--- Data for review ---

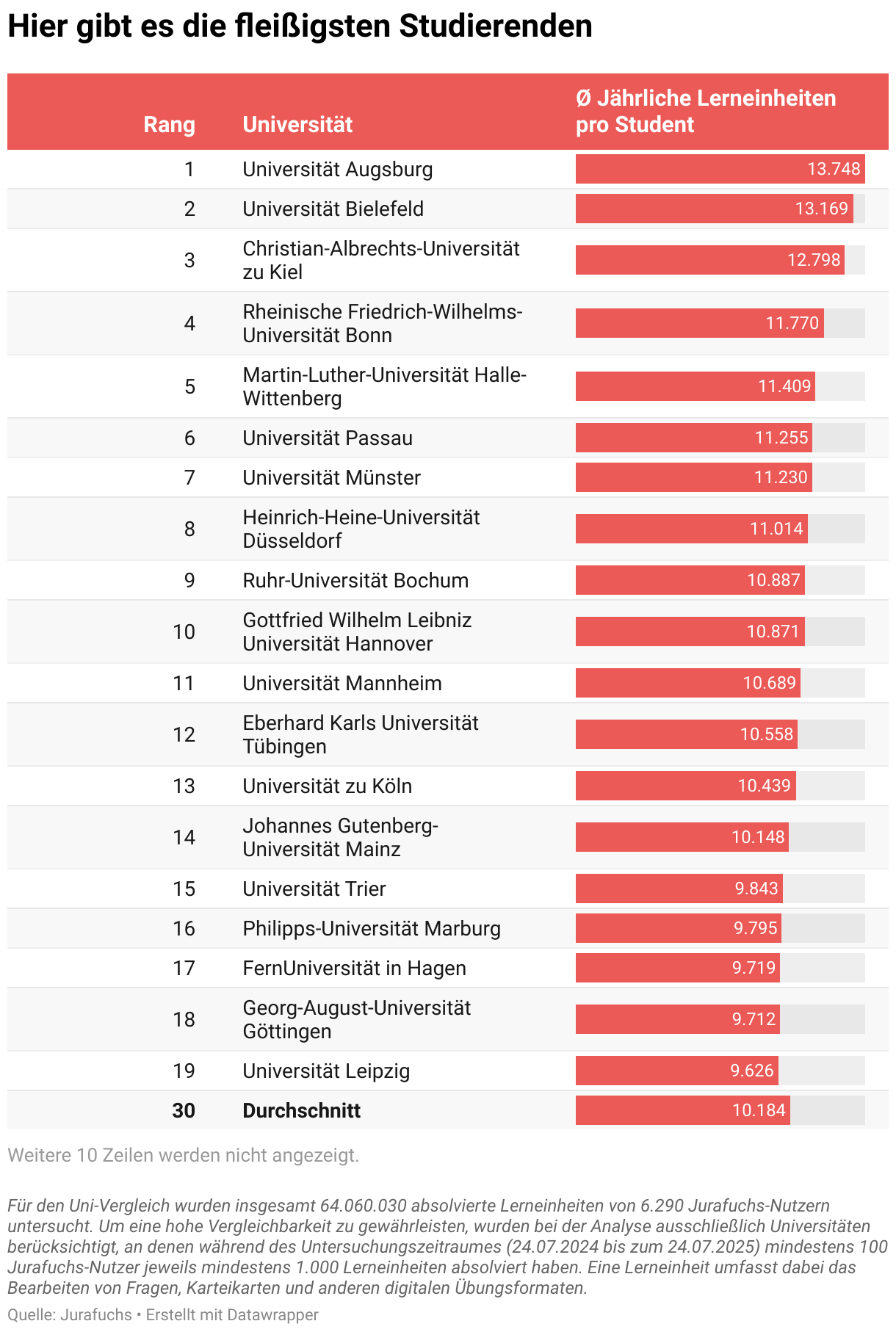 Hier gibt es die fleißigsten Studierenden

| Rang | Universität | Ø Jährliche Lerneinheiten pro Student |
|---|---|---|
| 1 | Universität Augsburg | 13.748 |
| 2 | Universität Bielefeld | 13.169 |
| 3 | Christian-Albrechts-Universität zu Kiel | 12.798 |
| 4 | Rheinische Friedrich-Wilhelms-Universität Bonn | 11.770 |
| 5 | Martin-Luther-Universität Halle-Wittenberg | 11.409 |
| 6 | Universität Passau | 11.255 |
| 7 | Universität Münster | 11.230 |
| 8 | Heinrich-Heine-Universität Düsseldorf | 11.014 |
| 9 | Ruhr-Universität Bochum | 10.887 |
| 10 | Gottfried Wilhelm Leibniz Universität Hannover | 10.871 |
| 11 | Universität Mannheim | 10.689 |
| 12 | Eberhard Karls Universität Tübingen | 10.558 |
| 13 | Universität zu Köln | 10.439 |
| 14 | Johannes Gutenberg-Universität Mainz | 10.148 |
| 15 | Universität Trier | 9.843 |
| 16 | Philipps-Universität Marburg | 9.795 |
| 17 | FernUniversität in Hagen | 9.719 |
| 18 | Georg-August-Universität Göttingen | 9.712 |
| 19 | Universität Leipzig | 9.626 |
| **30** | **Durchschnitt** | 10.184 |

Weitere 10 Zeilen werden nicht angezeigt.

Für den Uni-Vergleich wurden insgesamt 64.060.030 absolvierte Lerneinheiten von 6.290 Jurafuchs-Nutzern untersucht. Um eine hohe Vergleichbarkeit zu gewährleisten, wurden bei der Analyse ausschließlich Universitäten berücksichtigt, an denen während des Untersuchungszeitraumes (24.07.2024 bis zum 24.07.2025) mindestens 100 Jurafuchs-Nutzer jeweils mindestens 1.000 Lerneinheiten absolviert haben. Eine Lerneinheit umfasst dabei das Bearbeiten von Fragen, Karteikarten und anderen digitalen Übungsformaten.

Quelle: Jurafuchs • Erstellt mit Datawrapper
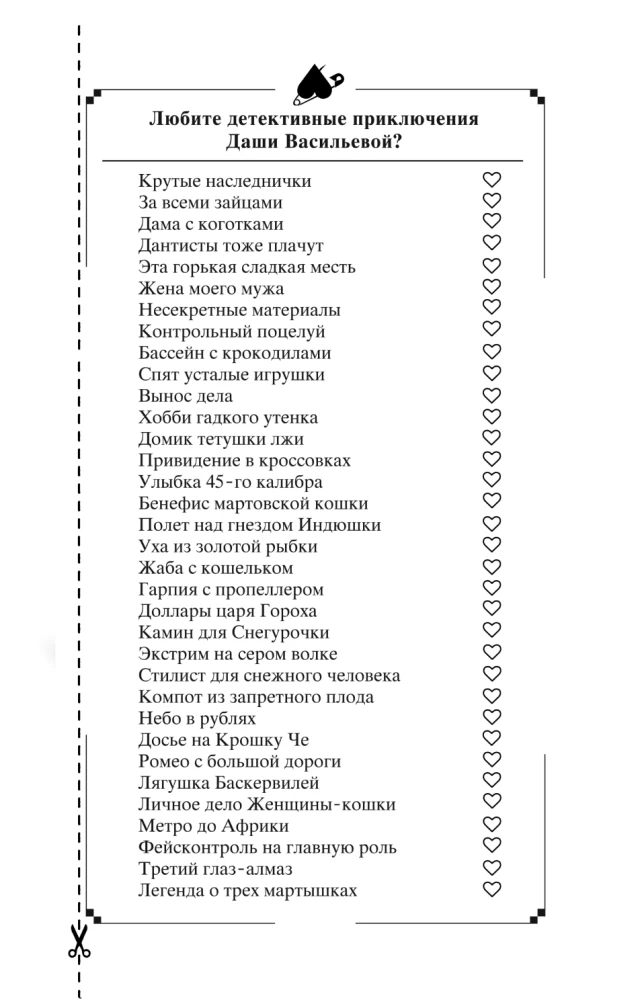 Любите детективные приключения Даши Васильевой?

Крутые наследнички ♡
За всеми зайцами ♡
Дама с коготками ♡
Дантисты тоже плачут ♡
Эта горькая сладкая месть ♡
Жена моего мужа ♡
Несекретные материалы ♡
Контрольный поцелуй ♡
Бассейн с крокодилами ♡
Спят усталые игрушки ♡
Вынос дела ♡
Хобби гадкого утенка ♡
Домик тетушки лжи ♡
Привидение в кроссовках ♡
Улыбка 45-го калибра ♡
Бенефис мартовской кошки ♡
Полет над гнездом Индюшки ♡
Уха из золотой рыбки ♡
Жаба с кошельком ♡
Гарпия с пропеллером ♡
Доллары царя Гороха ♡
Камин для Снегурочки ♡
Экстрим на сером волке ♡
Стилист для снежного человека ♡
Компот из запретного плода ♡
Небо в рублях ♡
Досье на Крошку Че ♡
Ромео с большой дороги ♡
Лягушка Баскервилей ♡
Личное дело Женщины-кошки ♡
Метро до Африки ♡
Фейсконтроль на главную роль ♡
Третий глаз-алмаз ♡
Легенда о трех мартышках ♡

---

(How to complete this task): Within the data above, count the lines that contain the string "Jurafuchs"; the reply is the number alone.

(Answer space): 2